Wednesday, March 18, 2020

A sign of the times

Our world has changed beyond measure. Maybe we'll never get our old world back.  Two thirds of my 401K is gone, in the last fortnight alone.  Two decades of work towards my retirement years gone in a flash.  (The flowers I planted still grow anew each spring next to my front porch steps.)

I was looking forward to three trips within the next two months which now are gone forever.  My fiftieth high school reunion in Lawrenceville, New Jersey; my thirtieth law school class reunion in Charlottesville, Virginia; and the wedding of my oldest nephew in New Mexico, somewhere on its southeastern plains.  All three trips, and any future trips beyond a short local drive, are gone due to lack of money and as being too risky in the current state of affairs, except for, perhaps, a trip of absolute necessity born of heretofore unseen circumstances.  (The Cherry Blossoms have started to bloom.)

Life changes, sometimes forever; sometimes it comes very fast and seemingly out of the blue, like on September 11th, 2001, or December 7th, 1941, or October 29, 1929.  That's what this pandemic seems like, now that it's here within our country this week in its full, uncontrollable form after we frittered away the late fall and the winter hitherto in foolish whistling-past-the-graveyard barking or tweeted denunciations of it as a democratic hoax, a fake-news creation or a plot by the radical-left socialists to take down our faux president by any means even if the country was destroyed in the process.  For the past few days I have been going out once a day to depleted stores to lay in provisions, whatever I can find, for the long winter ahead of sheltering in place while the disease walks the world largely or wholly unchecked and a million or more Americans die, along with many millions more people worldwide, in the greatest human kill-off since 60 million persons died in the Spanish Flu pandemic in 1918.  (The quiet burble of the fountain in the Mary Livingston Ripley fountain on the Mall is as pleasing as ever.)

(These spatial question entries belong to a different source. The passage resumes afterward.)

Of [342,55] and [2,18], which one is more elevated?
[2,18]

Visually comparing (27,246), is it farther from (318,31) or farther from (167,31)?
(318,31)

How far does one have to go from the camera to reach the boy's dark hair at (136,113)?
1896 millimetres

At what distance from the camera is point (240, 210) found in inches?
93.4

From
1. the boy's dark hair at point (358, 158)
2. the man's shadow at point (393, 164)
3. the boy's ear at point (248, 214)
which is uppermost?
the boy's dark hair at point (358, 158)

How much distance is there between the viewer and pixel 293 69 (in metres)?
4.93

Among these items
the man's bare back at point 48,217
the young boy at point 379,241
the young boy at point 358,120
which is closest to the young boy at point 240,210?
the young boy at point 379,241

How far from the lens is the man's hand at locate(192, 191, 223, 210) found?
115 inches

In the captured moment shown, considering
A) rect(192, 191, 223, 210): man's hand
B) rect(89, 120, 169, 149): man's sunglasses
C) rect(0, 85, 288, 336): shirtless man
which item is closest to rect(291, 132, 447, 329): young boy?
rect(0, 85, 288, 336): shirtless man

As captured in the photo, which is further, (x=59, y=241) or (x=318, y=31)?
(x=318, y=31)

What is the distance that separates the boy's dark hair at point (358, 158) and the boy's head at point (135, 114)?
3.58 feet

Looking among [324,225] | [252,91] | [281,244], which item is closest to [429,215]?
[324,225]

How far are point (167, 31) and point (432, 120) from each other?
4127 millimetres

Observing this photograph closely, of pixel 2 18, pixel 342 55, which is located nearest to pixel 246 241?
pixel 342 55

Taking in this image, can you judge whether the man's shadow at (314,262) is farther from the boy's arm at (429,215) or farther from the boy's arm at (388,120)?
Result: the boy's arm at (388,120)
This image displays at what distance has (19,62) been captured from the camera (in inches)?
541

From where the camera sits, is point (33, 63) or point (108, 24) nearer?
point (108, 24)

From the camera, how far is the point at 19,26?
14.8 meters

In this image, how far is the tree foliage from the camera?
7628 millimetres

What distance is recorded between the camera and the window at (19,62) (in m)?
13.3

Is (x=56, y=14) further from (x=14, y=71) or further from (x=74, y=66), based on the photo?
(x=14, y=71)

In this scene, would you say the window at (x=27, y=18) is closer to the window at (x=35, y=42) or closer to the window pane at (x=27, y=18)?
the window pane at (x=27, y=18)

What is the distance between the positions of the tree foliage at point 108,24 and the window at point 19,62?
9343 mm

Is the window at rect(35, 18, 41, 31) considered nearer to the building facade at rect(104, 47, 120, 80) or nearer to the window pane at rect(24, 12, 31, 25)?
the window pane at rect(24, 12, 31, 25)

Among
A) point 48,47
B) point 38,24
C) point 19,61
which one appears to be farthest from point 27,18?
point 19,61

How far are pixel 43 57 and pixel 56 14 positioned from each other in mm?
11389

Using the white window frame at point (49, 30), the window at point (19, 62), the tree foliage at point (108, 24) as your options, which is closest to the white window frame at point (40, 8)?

What's been happening since I last posted on my oldest child's birthday last month?  My youngest child  had a birthday (he was a no-show at his party too), February 29th came and went, perhaps never to be seen again by me (I'm in the suspect group in terms of lethality for the Coronavirus pandemic), I was sick as a dog the last half of last month but I'm better now and I wonder what I had but--no tests for us Americans, once I was well I had my fifth eye procedure in the last eighteen months (the other four were surgeries, this was a laser shot into my lens pocket to obliterate building up scar tissue that was obscuring my sight), St. Patrick's day passed by unobserved, practically all public accommodations in my community have been shuttered (no school or community classes or church services, the libraries are all closed, keep your checked-out or overdue books at home until further notice and public transportation has been severely throttled down and restricted), practically everybody I know is working from home, my next-door neighbors have been furloughed from their jobs with no further paychecks forthcoming, everybody gives you as wide a berth as possible in public, and I wonder if I, or any of my siblings will ever hear from any of my three children ever again (hopefully they're alive and well).  Those are three very strange and weirdly unnatural and unfathomable thirty-something men, none of them has any interest in whether their blood kin on the Lamberton side are well or even live or die in these desperate times.  (The Martin Luther King statue on the Tidal Basin is as imponderable as ever.)